*Assignment*. Nothing but the lines from the one containing "family: Bovidae" through the one containing "category: wildebeest", both included, should be given again, each exactly as written below.

Extracted data entries
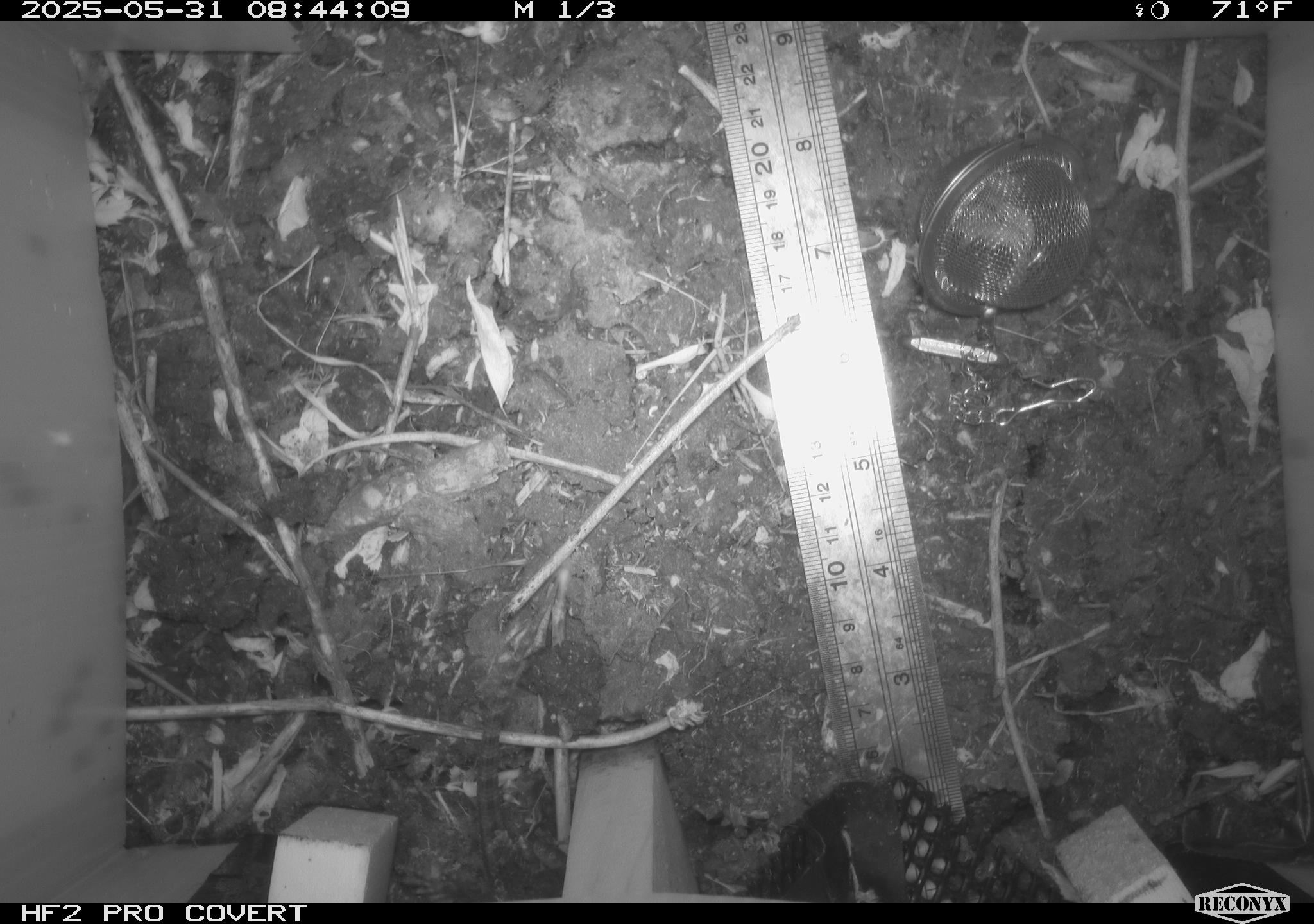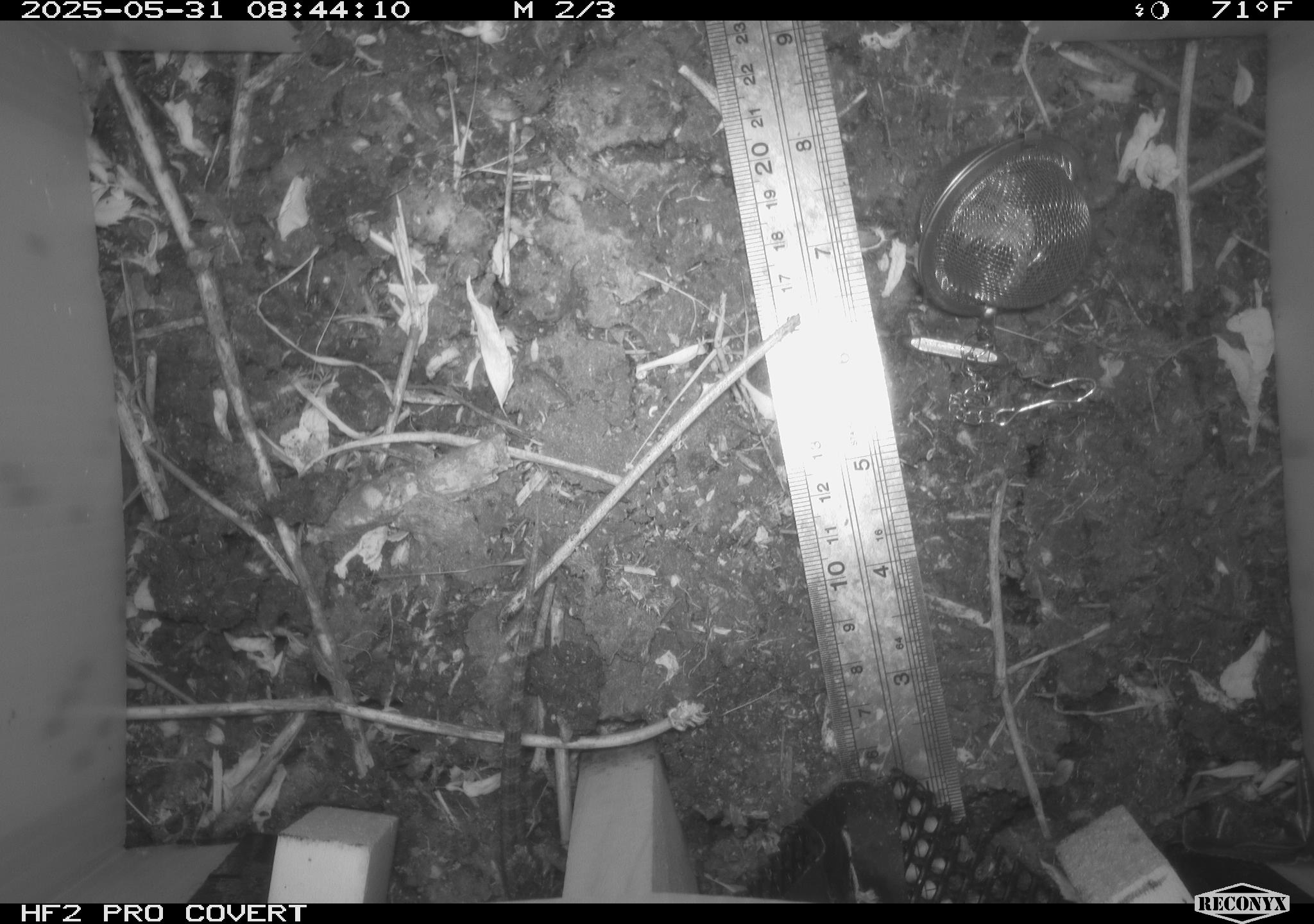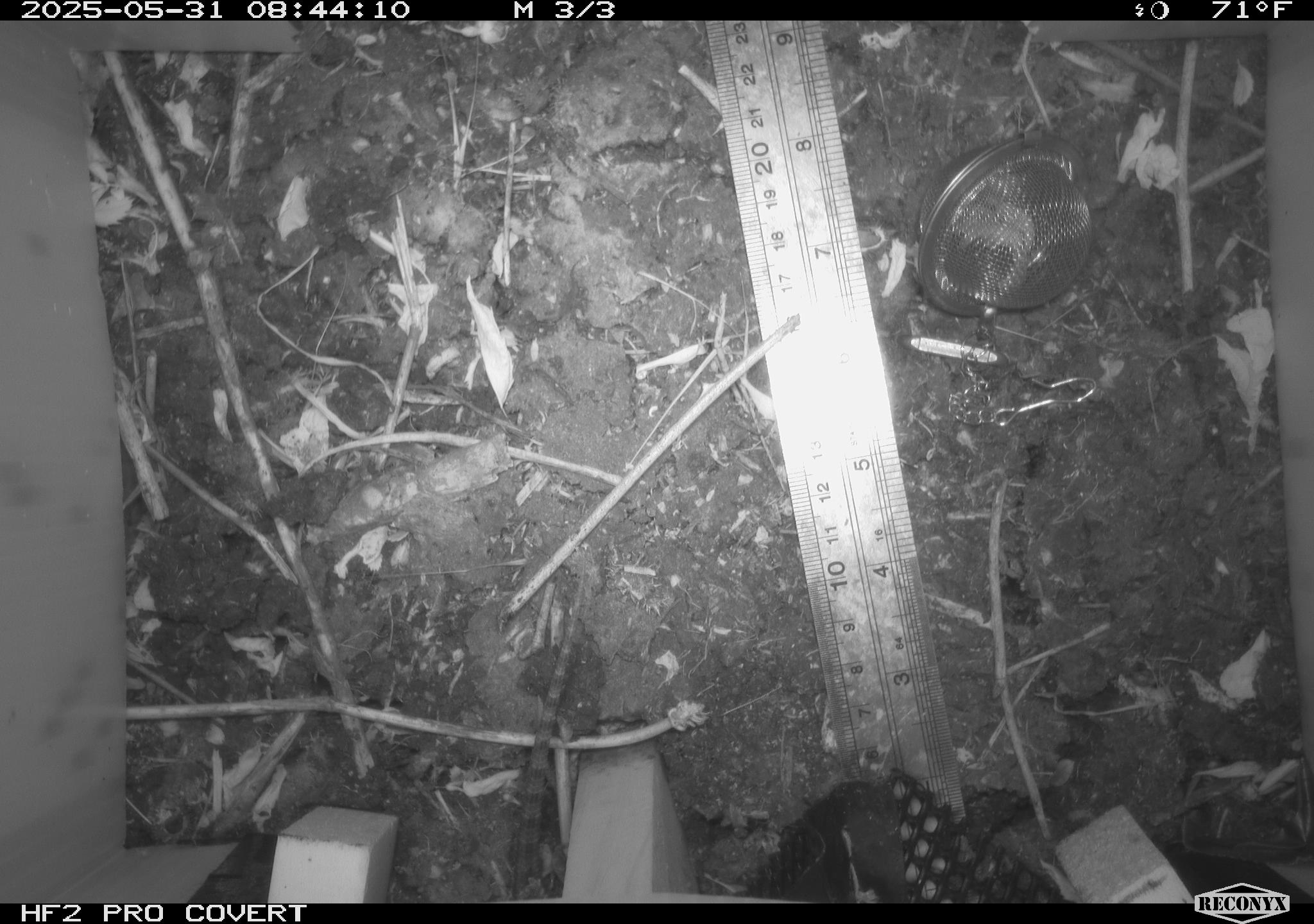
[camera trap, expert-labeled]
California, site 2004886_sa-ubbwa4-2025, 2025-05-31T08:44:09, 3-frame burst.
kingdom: Animalia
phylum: Chordata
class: Aves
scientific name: Aves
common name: bird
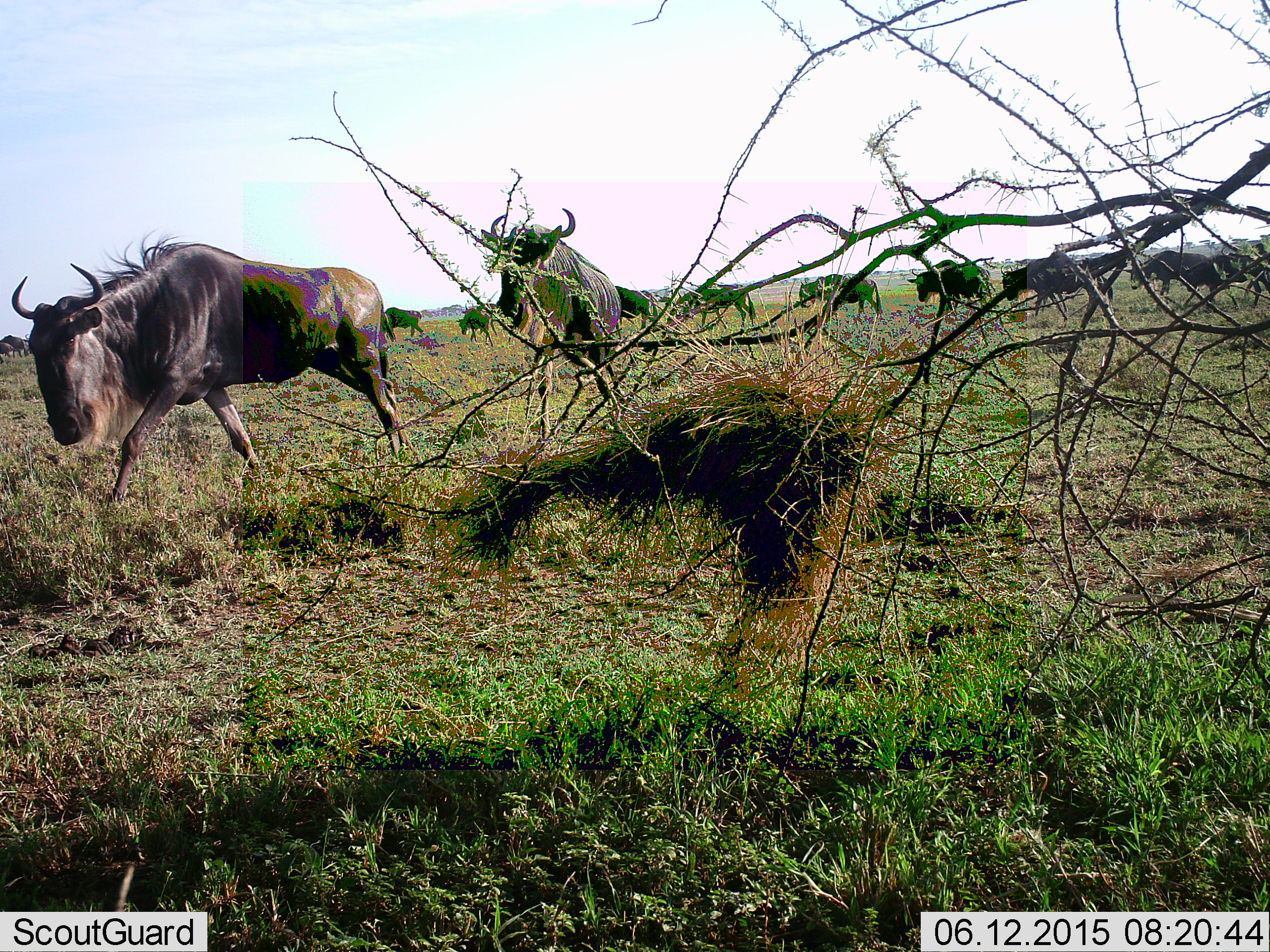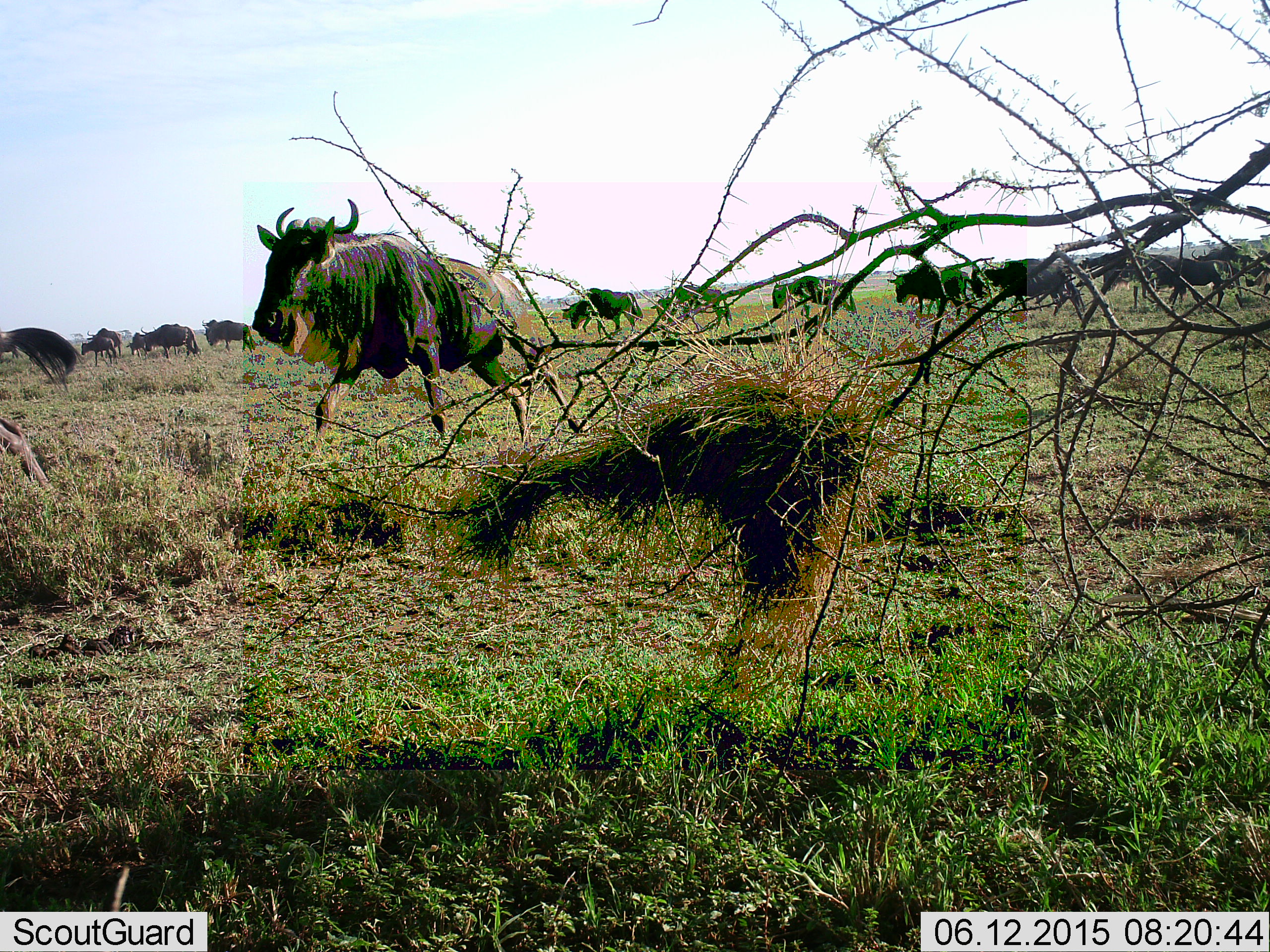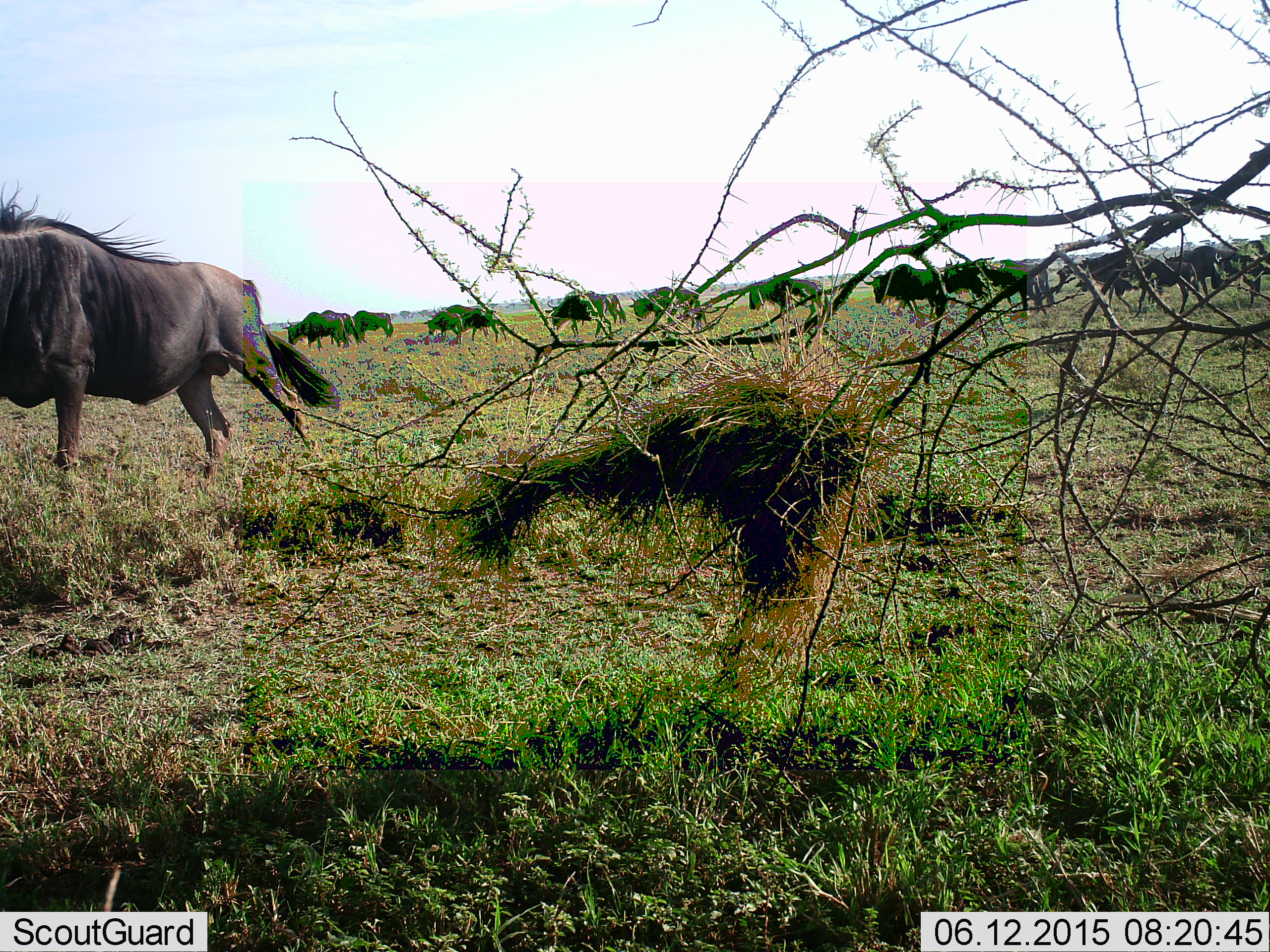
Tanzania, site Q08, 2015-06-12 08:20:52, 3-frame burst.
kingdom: Animalia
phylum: Chordata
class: Mammalia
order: Artiodactyla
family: Bovidae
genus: Connochaetes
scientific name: Connochaetes taurinus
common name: blue wildebeest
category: wildebeest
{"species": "wildebeest (blue wildebeest) (Connochaetes taurinus)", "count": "11-50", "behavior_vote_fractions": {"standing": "30%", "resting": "0%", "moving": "90%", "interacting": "0%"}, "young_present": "10%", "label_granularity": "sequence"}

*Your response*.
family: Bovidae
genus: Connochaetes
scientific name: Connochaetes taurinus
common name: blue wildebeest
category: wildebeest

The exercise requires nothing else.